Saved data entries
◆ ◆ ◆ ◆
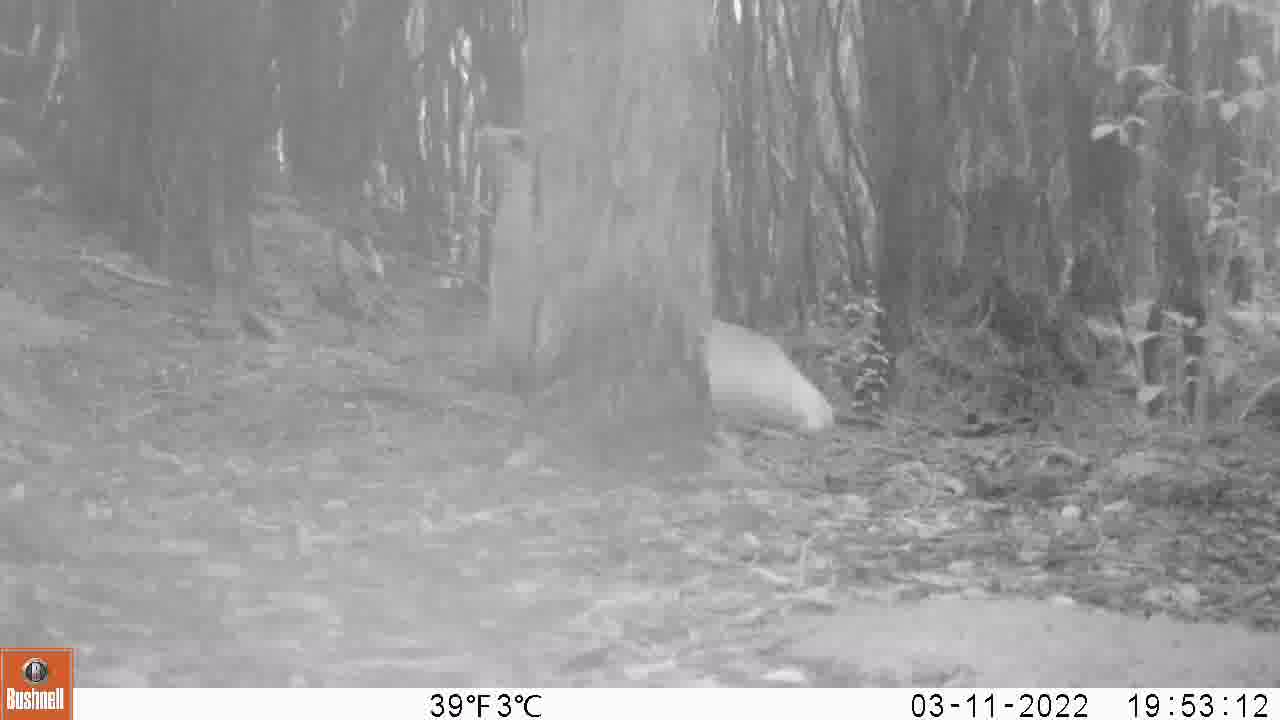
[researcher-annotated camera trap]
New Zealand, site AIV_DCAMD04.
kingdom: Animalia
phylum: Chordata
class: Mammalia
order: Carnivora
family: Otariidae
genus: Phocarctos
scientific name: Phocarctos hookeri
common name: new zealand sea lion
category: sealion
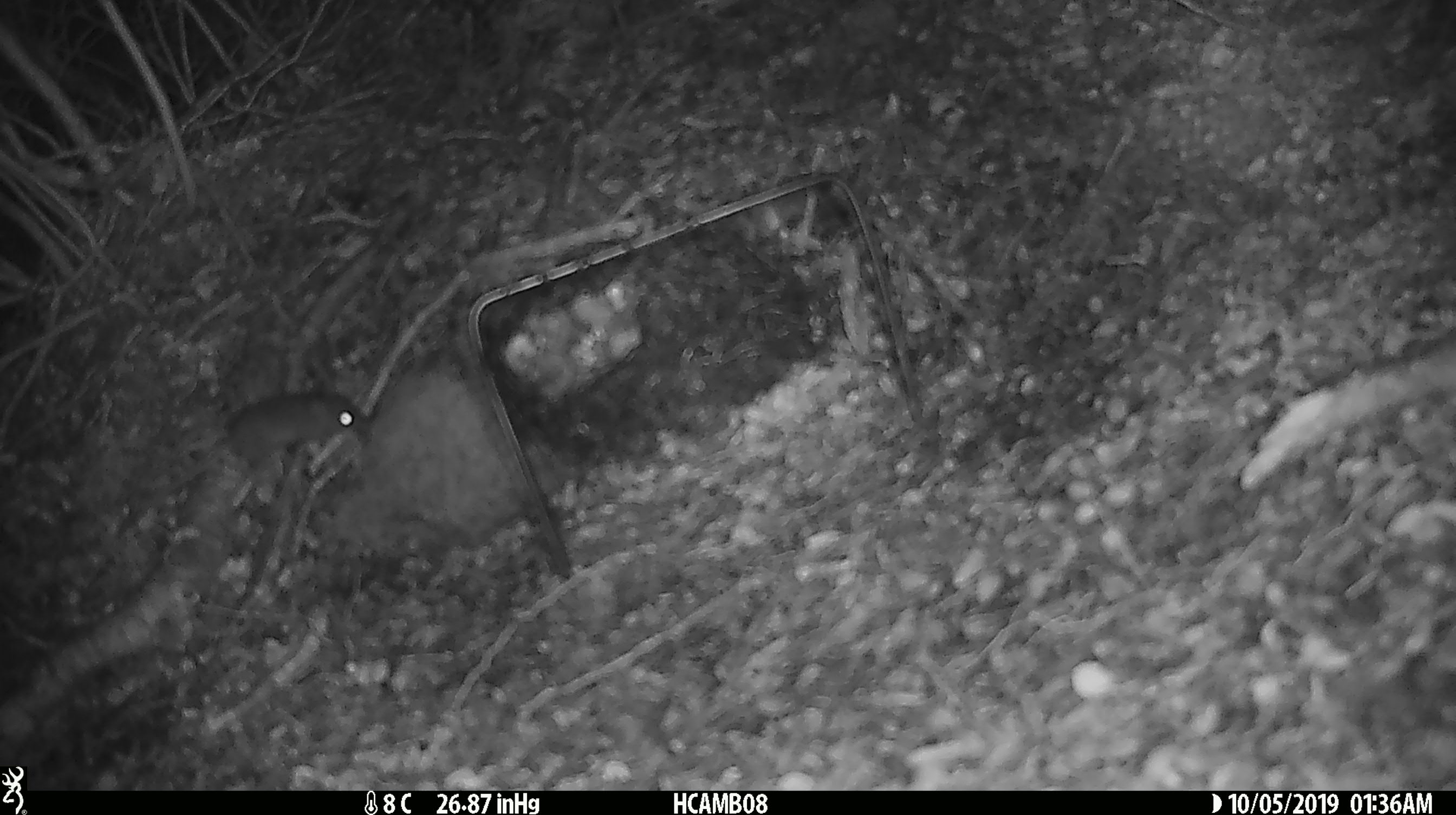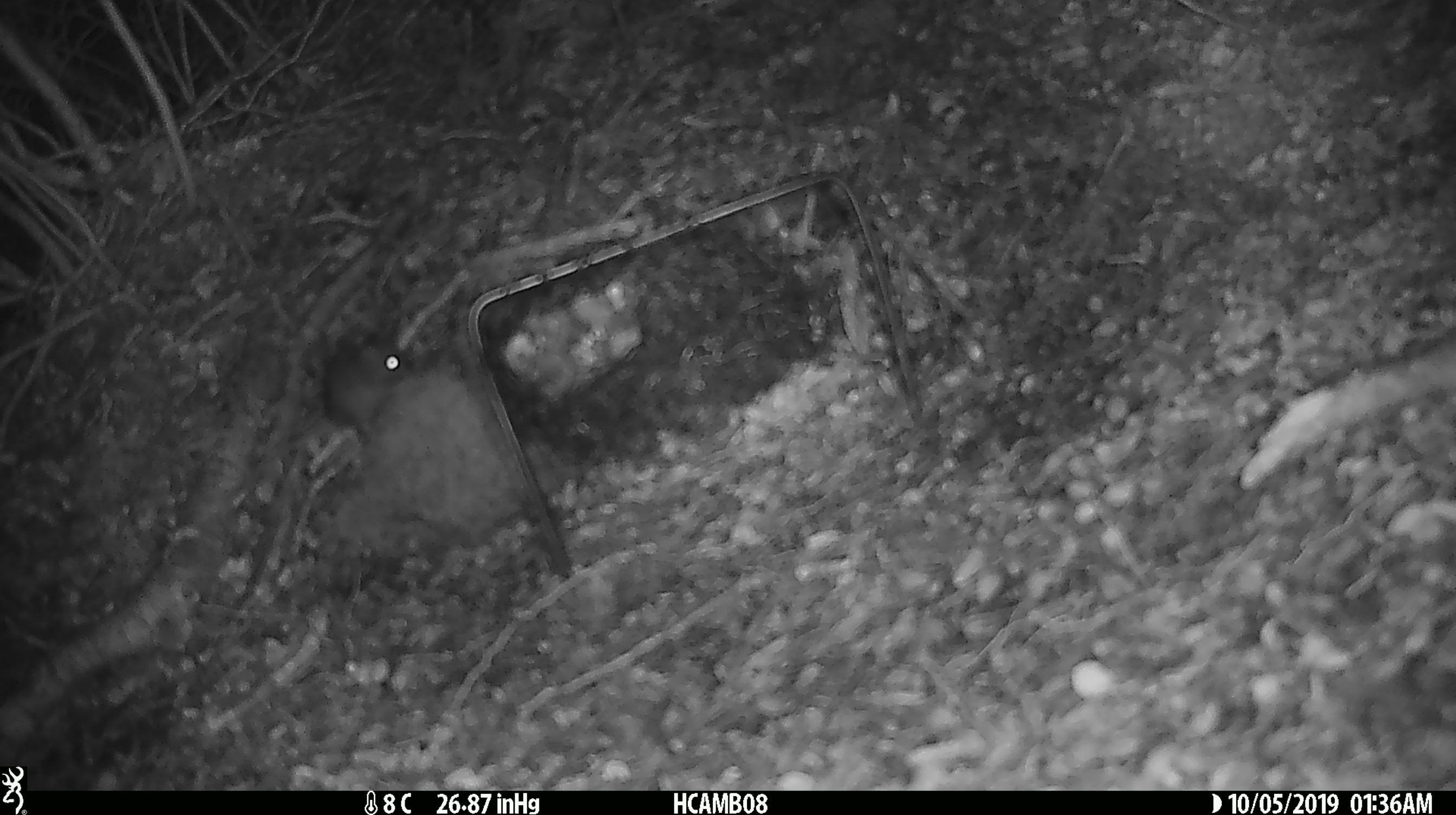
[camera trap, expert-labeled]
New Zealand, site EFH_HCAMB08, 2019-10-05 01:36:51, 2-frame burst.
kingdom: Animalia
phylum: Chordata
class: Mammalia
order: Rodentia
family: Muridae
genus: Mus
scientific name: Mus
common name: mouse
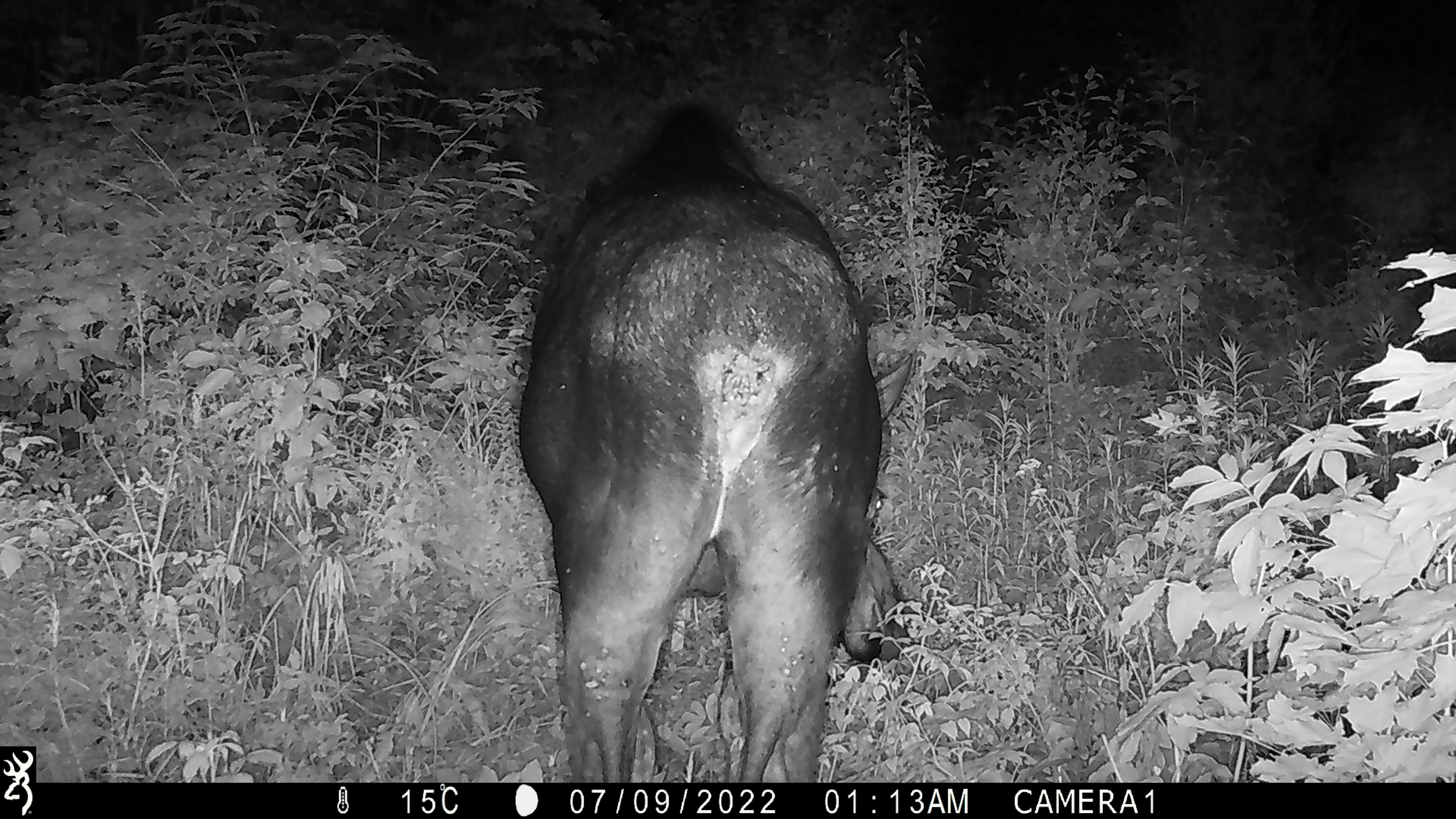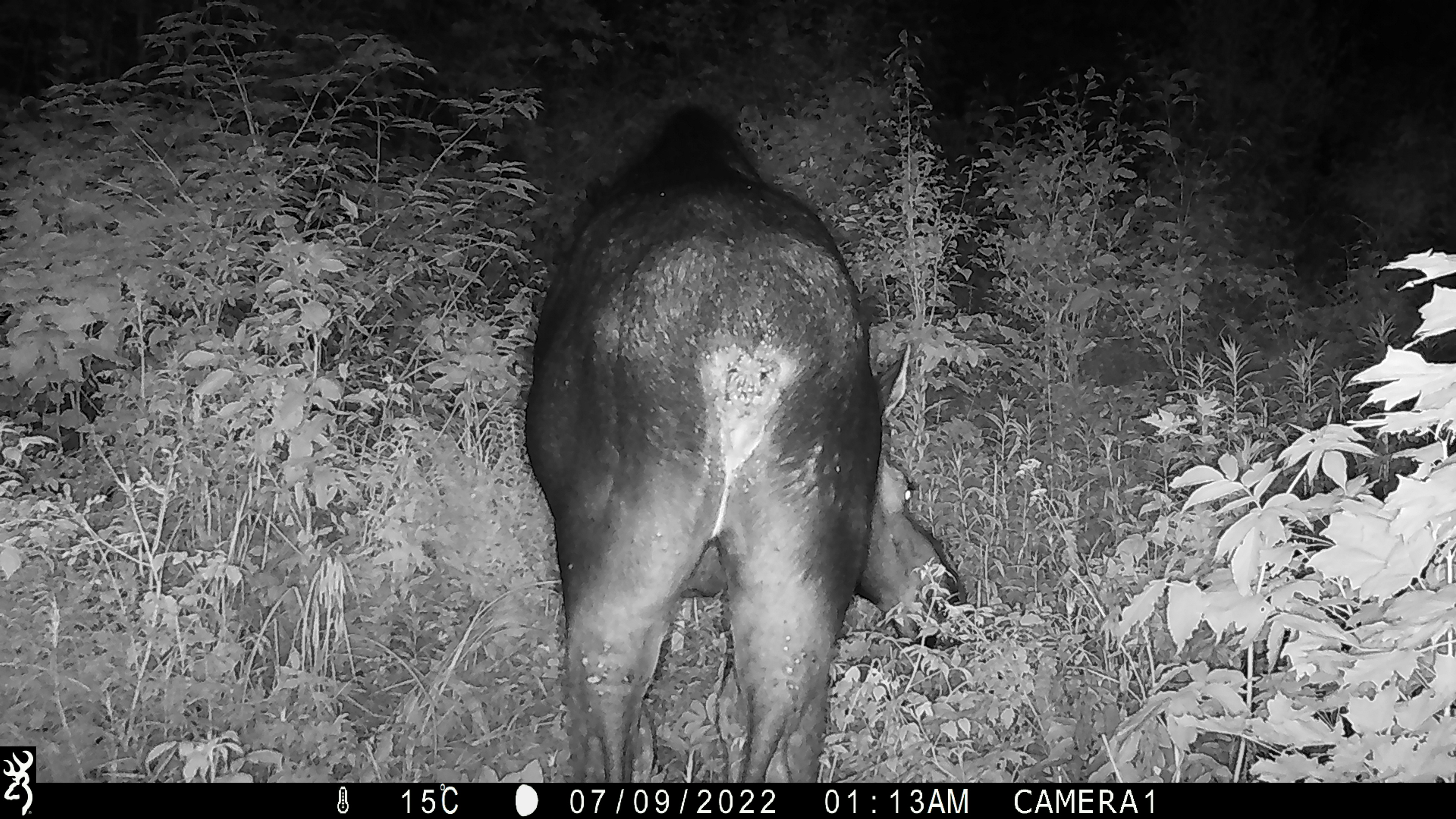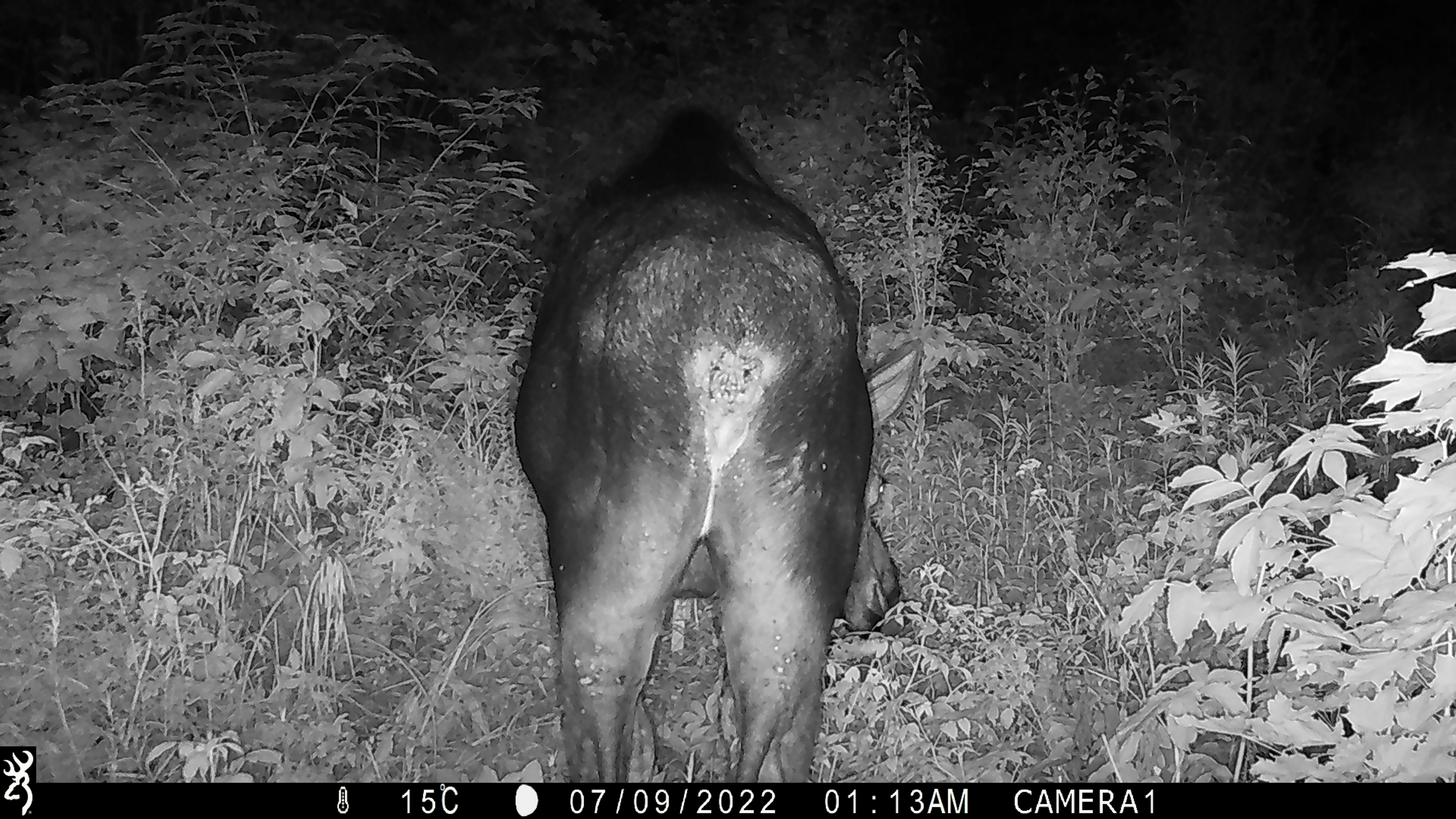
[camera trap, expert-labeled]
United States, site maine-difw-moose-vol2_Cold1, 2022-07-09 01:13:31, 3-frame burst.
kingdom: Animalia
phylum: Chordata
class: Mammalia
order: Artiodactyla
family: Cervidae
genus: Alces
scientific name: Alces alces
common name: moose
◆ ◆ ◆ ◆
◆ **Your objective**:
Out of the records above, pull the lines that include the word "site".

◆ **Answer section**:
New Zealand, site AIV_DCAMD04.
New Zealand, site EFH_HCAMB08, 2019-10-05 01:36:51, 2-frame burst.
United States, site maine-difw-moose-vol2_Cold1, 2022-07-09 01:13:31, 3-frame burst.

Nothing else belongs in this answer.